● Task objective: List every line of the records below that contains the word "dirt".

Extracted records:
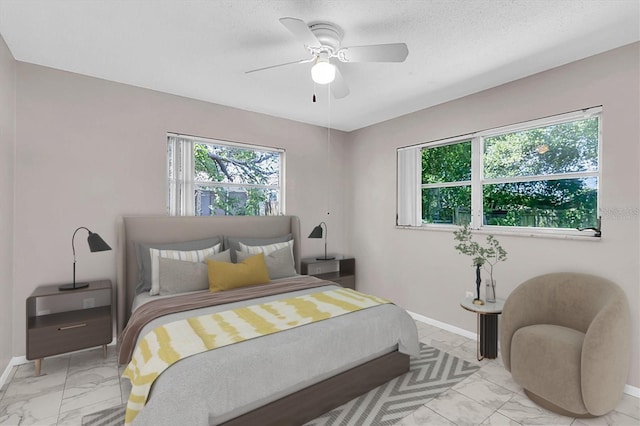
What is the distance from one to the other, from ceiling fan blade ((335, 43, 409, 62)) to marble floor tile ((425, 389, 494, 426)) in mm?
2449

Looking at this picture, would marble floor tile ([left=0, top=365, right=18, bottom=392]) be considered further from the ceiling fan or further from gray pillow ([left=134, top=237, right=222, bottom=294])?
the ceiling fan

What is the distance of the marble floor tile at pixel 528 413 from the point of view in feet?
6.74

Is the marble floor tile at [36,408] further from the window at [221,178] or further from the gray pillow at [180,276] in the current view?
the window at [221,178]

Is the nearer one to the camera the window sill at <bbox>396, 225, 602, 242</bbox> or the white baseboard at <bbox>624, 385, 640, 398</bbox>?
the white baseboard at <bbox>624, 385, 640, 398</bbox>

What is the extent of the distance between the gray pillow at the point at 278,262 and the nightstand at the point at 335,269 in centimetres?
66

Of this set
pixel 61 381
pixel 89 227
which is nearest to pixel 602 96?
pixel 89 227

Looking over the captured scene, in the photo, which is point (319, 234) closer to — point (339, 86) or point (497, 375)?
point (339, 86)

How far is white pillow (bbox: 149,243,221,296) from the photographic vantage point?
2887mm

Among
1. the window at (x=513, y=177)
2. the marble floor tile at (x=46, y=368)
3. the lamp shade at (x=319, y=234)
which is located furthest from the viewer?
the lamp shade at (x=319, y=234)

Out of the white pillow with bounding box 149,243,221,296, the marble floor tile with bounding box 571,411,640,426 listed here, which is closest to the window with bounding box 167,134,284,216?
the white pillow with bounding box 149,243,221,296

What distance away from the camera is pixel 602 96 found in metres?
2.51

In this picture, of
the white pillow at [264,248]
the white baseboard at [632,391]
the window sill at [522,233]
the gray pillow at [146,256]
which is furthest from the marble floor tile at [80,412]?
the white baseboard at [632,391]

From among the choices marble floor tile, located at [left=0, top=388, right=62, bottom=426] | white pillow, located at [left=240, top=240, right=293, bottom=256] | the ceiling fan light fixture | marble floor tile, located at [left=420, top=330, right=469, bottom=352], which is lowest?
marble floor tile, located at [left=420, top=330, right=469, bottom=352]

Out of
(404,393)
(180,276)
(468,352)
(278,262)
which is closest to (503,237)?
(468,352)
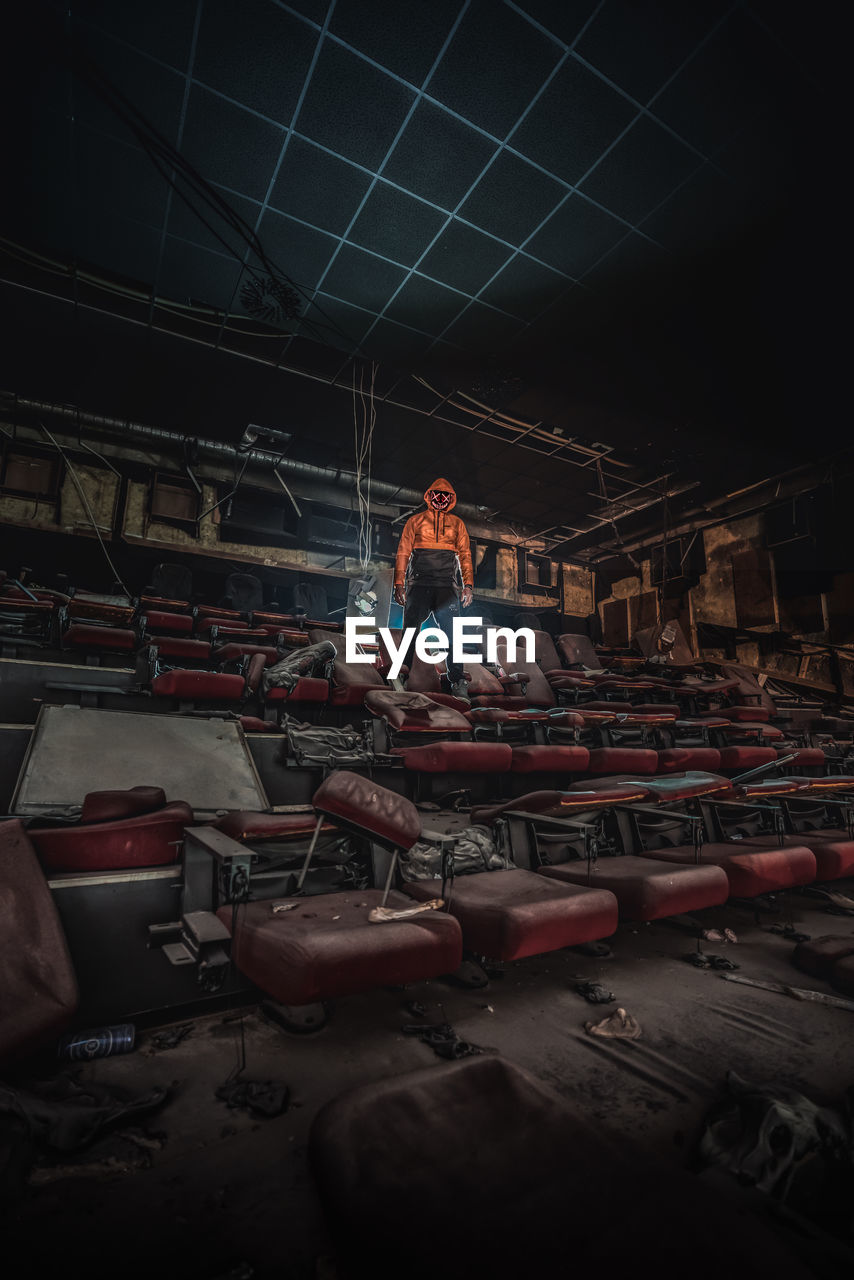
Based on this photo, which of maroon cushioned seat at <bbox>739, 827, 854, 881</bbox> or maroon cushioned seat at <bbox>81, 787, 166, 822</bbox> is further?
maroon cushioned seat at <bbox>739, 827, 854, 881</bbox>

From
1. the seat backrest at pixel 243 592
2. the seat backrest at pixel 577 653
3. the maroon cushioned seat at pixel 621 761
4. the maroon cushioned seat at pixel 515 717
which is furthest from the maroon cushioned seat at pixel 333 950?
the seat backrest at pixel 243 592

---

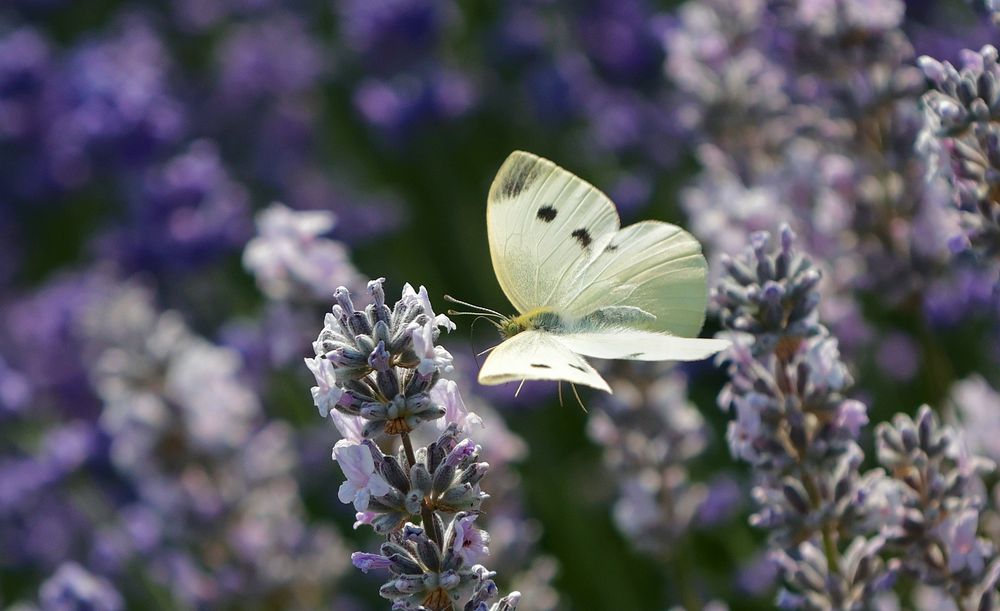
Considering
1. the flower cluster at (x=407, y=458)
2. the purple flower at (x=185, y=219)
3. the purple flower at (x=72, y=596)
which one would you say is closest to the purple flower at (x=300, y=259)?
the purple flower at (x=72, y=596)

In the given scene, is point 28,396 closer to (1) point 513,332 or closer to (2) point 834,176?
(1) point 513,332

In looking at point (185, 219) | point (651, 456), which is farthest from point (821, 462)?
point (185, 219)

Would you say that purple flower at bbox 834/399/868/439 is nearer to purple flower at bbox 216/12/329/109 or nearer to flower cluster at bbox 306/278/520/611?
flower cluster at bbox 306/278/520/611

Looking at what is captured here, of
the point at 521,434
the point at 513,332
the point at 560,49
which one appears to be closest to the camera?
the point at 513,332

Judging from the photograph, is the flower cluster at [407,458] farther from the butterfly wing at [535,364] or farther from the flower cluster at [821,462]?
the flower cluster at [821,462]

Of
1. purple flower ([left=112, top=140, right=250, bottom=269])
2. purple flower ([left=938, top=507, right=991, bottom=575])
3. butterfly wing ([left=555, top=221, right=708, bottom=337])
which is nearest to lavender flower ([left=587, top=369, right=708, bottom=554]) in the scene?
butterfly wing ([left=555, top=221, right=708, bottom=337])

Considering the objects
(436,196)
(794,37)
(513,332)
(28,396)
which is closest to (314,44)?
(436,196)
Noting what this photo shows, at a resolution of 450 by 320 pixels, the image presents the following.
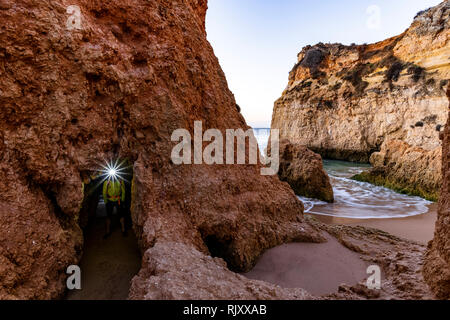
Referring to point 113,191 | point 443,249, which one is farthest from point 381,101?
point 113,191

==

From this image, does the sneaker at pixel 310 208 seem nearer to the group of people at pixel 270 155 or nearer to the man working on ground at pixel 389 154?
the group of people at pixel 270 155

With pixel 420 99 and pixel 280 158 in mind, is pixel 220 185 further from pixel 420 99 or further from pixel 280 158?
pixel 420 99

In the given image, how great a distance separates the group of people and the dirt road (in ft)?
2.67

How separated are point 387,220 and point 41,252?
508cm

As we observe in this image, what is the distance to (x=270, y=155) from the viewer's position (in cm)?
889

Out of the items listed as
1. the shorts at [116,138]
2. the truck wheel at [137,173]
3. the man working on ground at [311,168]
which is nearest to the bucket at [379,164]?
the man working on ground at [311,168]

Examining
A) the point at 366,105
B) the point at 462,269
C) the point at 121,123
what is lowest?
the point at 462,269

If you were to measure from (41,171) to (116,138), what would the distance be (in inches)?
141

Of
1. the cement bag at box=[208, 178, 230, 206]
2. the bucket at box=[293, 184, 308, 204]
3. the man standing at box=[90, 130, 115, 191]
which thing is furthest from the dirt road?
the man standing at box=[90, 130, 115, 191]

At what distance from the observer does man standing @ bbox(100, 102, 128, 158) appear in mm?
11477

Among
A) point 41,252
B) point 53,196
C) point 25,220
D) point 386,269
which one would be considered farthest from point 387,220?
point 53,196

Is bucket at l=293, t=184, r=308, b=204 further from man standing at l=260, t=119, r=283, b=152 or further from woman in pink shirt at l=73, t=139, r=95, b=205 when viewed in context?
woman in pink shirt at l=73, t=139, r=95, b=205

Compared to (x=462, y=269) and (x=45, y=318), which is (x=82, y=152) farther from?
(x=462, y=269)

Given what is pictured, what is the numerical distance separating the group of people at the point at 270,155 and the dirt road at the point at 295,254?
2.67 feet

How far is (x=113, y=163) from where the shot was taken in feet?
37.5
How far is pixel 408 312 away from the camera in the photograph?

● Completed exercise:
In the given image, how great a distance separates the group of people and the dirt road (in ft)?
which thing is furthest from the dirt road?
Given what is pictured, what is the numerical distance separating the group of people at the point at 270,155 and the dirt road at the point at 295,254?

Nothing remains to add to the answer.